A 4-pound whole chicken will take roughly 3.5 hours to 4.5 hours to cook thoroughly in your smoker. However, this time will vary depending on humidity, the size of your chicken, the smoker's hot spots, the wind, and more.
To be on the safe side, always use a digital, instant-read thermometer to check the breast has reached 160°F to 165°F and the thighs have hit 170°F to 175°F.
You've got the (arguably) most confusing part down to a T. In the following sections, we'll go over the preparation steps, choosing wood, storing, and more.
How to Prepare a Whole Chicken for Smoking
Despite how daunting it may feel, preparing a whole chicken isn't as scary as it sounds. Just follow these steps:
- [Optional] Brine the chicken in a saltwater solution for as long as 24 hours. It helps the meat retain its natural moisture while adding some extra plumpness and juiciness. Not to mention that it guarantees a deliciously seasoned bird. If you don't have time, though, feel free to skip.
- Remove the giblets (if your chicken has come with them).
- Throw them away.
- Allow your chicken to get to room temperature. Do this by simply leaving it on the counter for 20 to 30 minutes.
- Use paper towels to pat the chicken dry before spraying it with oil, seasoning, and applying a rub (if necessary). We'll talk more about rubs when we share the recipe later on.
- Truss (i.e., tie) the legs with kitchen or butcher twine. While perhaps tempting, don't skip this step; it ensures everything cooks evenly and prevents the legs from burning. Plus, the presentation will look much tidier.
- Finally, tuck the tips of the wings behind the back of the chicken or underneath it. Like the trussing step, this is to stop them from burning.
The Perfect Wood for Smoking Whole Chicken
Almost any hardwood (don't use softwood, it burns far too quickly) will work wonders for your smoked chicken. However, some woods are particularly suited for whole chicken due to the flavors they infuse into the meat.
Even though the taste's intensity may change based on where the tree was grown, we typically choose one of these wood types when smoking whole chicken.
- Maple - As one of the lightest woods, it offers a delicate sweetness to poultry, vegetables, and cheese. It definitely won't overpower your chicken, ensuring your marinade and/or rub takes center stage.
- Applewood - Almost any fruit wood works wonders with a whole chicken. Many pitmasters prefer peach, but this can be pretty hard to source, depending on where you're based.
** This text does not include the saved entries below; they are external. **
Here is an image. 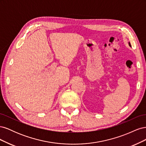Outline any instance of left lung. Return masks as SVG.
I'll return each instance as SVG.
<instances>
[{
	"label": "left lung",
	"mask_w": 146,
	"mask_h": 146,
	"mask_svg": "<svg viewBox=\"0 0 146 146\" xmlns=\"http://www.w3.org/2000/svg\"><path fill=\"white\" fill-rule=\"evenodd\" d=\"M129 46H130V47H131V44H130V42H129Z\"/></svg>",
	"instance_id": "8db88e82"
}]
</instances>
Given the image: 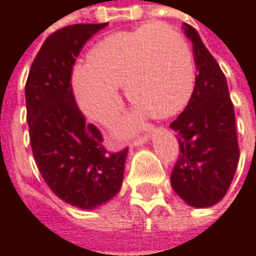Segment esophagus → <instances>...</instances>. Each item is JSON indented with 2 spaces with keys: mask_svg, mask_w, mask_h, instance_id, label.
Listing matches in <instances>:
<instances>
[{
  "mask_svg": "<svg viewBox=\"0 0 256 256\" xmlns=\"http://www.w3.org/2000/svg\"><path fill=\"white\" fill-rule=\"evenodd\" d=\"M150 139V134H142V136H138V138H134L133 140H132V145L133 146H139V145H142V144H145L146 140Z\"/></svg>",
  "mask_w": 256,
  "mask_h": 256,
  "instance_id": "obj_1",
  "label": "esophagus"
}]
</instances>
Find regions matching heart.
Here are the masks:
<instances>
[{
	"label": "heart",
	"mask_w": 256,
	"mask_h": 256,
	"mask_svg": "<svg viewBox=\"0 0 256 256\" xmlns=\"http://www.w3.org/2000/svg\"><path fill=\"white\" fill-rule=\"evenodd\" d=\"M196 78L192 50L178 29L145 24L102 38L88 53V62L72 70V92L80 110L100 124H111L120 108L118 86L136 104V111L118 132L126 134L140 117L175 114L188 100Z\"/></svg>",
	"instance_id": "1"
}]
</instances>
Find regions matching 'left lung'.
Returning a JSON list of instances; mask_svg holds the SVG:
<instances>
[{
  "instance_id": "left-lung-1",
  "label": "left lung",
  "mask_w": 256,
  "mask_h": 256,
  "mask_svg": "<svg viewBox=\"0 0 256 256\" xmlns=\"http://www.w3.org/2000/svg\"><path fill=\"white\" fill-rule=\"evenodd\" d=\"M192 42L196 86L188 105L170 123L179 140V157L170 184L194 208H209L227 194L238 163L236 116L227 80L192 26L184 24Z\"/></svg>"
}]
</instances>
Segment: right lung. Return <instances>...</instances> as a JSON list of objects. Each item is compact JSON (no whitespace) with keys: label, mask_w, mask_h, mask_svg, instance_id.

- Post oak - This smoking wood pairs wonderfully with almost all meat types, chicken included. It delivers a fairly powerful smokey taste that could be too much for chicken if it isn't handled with care or mixed with lighter hardwood.
- Cherry - Some people are put off from smoking chicken with cherry wood. Why? Because it can give the meat a pinkish, sometimes reddish, hue. Obviously, said color and chicken do not go hand-in-hand. However, the flavor is sweetly smoky, which complements the chicken perfectly.
Store and Use Smoked Chicken Leftovers Like a Pro
You'll likely have leftovers when smoking a whole chicken, regardless of how delicious it is. But you don't have to let them go to waste.
Once the chicken has cooled completely, place it in an airtight container. It will keep nicely in the fridge for three to four days.
Of course, you can freeze the meat if you want it to last longer. Place in vacuum packs or freezer bags and put them in the freezer for roughly four months.
You can use leftover (and properly stored) smoked chicken for a variety of tasty meals, including:
- Sandwiches and wraps - Slice or shred the meat, using it to fill sandwiches or wraps. Try incorporating fresh vegetables and your favorite sauces for a truly tasty lunch.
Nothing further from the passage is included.